You're not necessarily meant to like Domergue in that moment, but you are meant to think that John Ruth is a brutal bastard at that moment because that does seem a rather overreaction to what she did and what she said. Time goes on, and you see how you feel about the characters. It's meant to do that, but there is this aspect of the way the story works in general.
The way the story works, part of that tension that we're talking about, the pressure-cooker that we're talking about, anything can happen. Anything can happen with these characters. Any piece of outrage or violence could happen to them. I painted a system where there aren't color-book lines. I can cross lines the way graphic novels — I don't mean graphic novels as in a comic book — but with novels that deal with violence. Almost any scene can go anywhere in a way that movies aren't allowed to go. In that scenario – what, I'm going to make it that seven of these characters anything can happen to them, but when it comes to this eighth character I have to protect her because she's a woman and she can't have the destiny of any of these other characters? No. That goes against the entire story. I'm not going to think like that.

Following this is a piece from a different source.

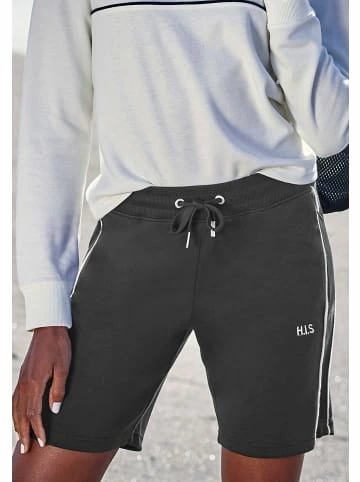 Bekleidung H.I.S Bermudas In Marine Günstig Kaufen 3 Bekleidung H.I.S Bermudas In Marine Günstig Kaufen – Bild 3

When I think basically of an artistic hero in that predecessor way when it comes to that, I think of somebody like Ken Russell who was raked over the coals by the press in England constantly for the boundaries that he pushed. He said, especially in response to something like The Devils, do you let these people get you down? I don't think about them. I can't think about them. It's my job not to think about them. Because I believe in what I'm doing 100 percent, and I am doing what I'm doing. If you don't like it, don't go see it.